Yasak Meyve, İsveçli sanatçı Liv Strömquist tarafından 2014 yılında okurlara sunuldu, 2021 yılında ise Burcum Kesen’in çevirisiyle Baobab Yayınları tarafından Türkçesi yayımlandı. Arka kapaktaki alıntıya göre, Yasak Meyve “vulvanın toplumsal ve kültürel tarihi üzerine eğlenceli ve zihin açan bir anlatı. Dünyayı yerinden oynatan feminist çizgi roman”. İtiraf etmeliyim ki Strömquist, konusu itibariyle pek de alışık olmadığımız bir eser meydana getirmiş. Yazımının yanı sıra çizimleriyle de kadın cinselliğiyle ilgili tabulara başkaldırısını ortaya koymuş. Gerek konusu gerek sivri dili, eseri okur okumaz üzerine sayfalarca yazma isteğiyle dolmama ve bu eseri daha fazla insanın okumasına vesile olmayı istememe sebep oldu. O halde, haydi incelemeye başlayalım.

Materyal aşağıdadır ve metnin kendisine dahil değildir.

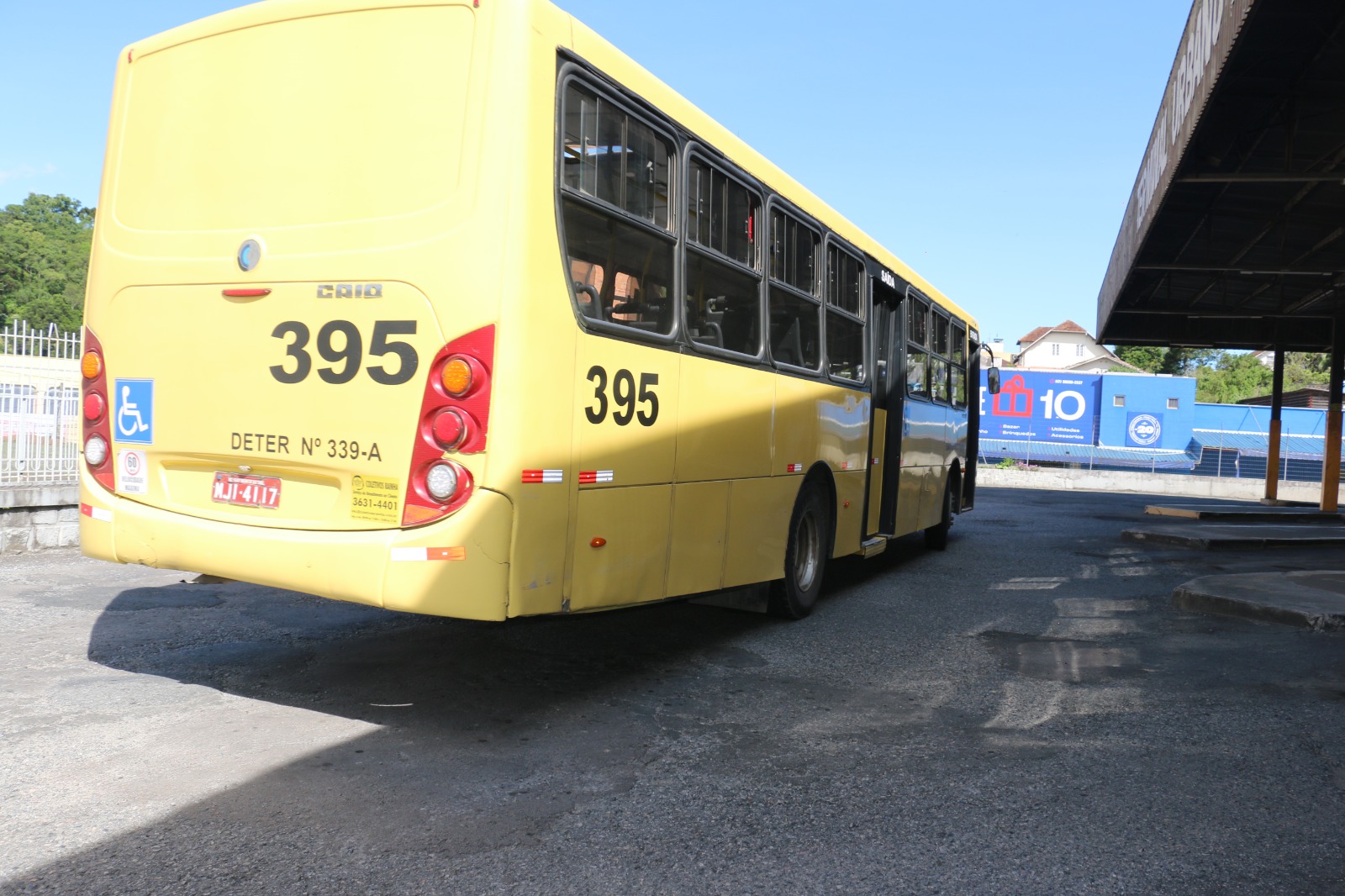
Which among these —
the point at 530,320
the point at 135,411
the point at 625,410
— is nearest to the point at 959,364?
the point at 625,410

Çizgi roman sanatçı tarafından bölümlere ayrılmamış fakat ben incelememi yaparken kitabı bölümlere ayıracağım. İlk bölümde, anlatıcının tabiriyle tarih boyunca “kadın cinsel organıyla kafayı bozmuş adamlar”ı ve amaçları doğrultusunda neler yaptıklarını okuyoruz. Burada sırasıyla şu yedi isimden bahsediliyor: John Harvey Kellogg, Dr. Isaac Baker-Brown, Aziz Augustinus, John Money, Cadı Avı Çetesi, Baron Georges Cuvier ve İsveç Kraliçesi Kristina’nın Mezarını Açan Adamlar.
Listenin yedi numarasıyla başlayalım: John Harvey Kellogg. “Kellogg” ismi bir yerlerden tanıdık geldi mi? Evet, kendisi mısır gevreğini icat eden kişi. Keşke kendisi yalnızca mısır gevreğini icat etmekle kalsaydı. Kellogg aynı zamanda doktordu. Hem de öyle böyle bir doktor değil, kendisi ateşli bir mastürbasyon karşıtıydı. En çok kadınların mastürbasyonuna kafa yormuş olması da hiç şaşırtıcı değil. Kellogg, kadınların mastürbasyon yapmalarının rahim kanseri, epilepsi ve delilik gibi türlü zihinsel-fiziksel rahatsızlıklara yol açtığını öne sürmüştü. Hatta klitorisin üzerine dökülen karbolik asidin mastürbasyona karşı çok etkili bir “ilaç” olduğunu “keşfetmişti”.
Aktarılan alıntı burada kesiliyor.